• **PASSAGE SHOWN**

Water and soil are the two biggest factors for any given farm. Additionally, when we are evaluating a farm, we heavily research the income producing capabilities of the property. The percentage of tillable acres on a given farm disproportionately effects financial returns. While 20 acres of trees, a creek running through the land, and an old barn could all be nice features for recreation and beauty, none of those areas would be very profitable to a farmer renting land. When evaluating a farm the three main factors we’re looking at are the soil quality, water access, and the financial profile of the farm.
Farmland is an under-invested asset class, why do you say that?
To invest in farmland, most investors would have to purchase an entire parcel of land. This requires a level of upfront capital, management experience, and time that presents too large of a barrier to entry for most investors. A popular alternative for adding farmland to a portfolio would be investing through private equity funds, however, minimum investments and fees often make this option a non-starter for many investors.
Is farmland really less risky than stocks? It is a very illiquid asset. Please explain your point of view.

• **DIRECTIONS**
1 - Answer these questions from the farmland passage:
(a) What are the three main factors looked at when evaluating a farm?
(b) What would most investors have to purchase in order to invest in farmland?
(c) What often makes private equity funds a non-starter for many investors?
2 - Decide whether each statement agrees with the farmland passage:
(a) Trees, a creek, and an old barn are described as very profitable to a farmer renting land.
(b) Purchasing an entire parcel of land calls for upfront capital, management experience, and time.
(c) Farmland is called a very liquid asset.
3 - Reproduce the portion of the farmland passage between "Farmland is an" and "for many investors.", inclusive.

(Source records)

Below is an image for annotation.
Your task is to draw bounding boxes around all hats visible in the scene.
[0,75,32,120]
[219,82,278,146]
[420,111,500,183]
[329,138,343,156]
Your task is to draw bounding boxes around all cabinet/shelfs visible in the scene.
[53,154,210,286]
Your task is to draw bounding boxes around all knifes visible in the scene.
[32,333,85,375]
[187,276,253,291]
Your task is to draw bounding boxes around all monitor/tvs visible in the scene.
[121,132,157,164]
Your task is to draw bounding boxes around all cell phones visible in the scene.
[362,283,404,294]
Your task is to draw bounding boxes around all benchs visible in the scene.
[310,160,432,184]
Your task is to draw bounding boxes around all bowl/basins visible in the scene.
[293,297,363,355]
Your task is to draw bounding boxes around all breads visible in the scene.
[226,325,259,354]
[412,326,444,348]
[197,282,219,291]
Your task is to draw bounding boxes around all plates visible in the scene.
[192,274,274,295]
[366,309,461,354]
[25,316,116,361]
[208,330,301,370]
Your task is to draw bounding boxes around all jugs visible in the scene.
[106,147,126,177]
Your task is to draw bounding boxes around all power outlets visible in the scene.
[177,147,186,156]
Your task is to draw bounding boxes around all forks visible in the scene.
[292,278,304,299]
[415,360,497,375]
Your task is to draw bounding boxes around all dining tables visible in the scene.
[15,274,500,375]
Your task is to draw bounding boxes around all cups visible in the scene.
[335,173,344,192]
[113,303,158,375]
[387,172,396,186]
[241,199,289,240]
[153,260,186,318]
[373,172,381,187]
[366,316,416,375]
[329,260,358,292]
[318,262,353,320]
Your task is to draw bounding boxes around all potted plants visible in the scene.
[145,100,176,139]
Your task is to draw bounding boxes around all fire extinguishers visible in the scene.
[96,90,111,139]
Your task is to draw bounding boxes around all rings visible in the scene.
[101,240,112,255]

• **SOLUTIONS BELOW**
1 -
(a) The soil quality, water access, and the financial profile of the farm.
(b) An entire parcel of land.
(c) Minimum investments and fees.

2 -
(a) No: "none of those areas would be very profitable to a farmer renting land."
(b) Yes: "This requires a level of upfront capital, management experience, and time that presents too large of a barrier to entry for most investors."
(c) No: "It is a very illiquid asset."

3 -
Farmland is an under-invested asset class, why do you say that?
To invest in farmland, most investors would have to purchase an entire parcel of land. This requires a level of upfront capital, management experience, and time that presents too large of a barrier to entry for most investors. A popular alternative for adding farmland to a portfolio would be investing through private equity funds, however, minimum investments and fees often make this option a non-starter for many investors.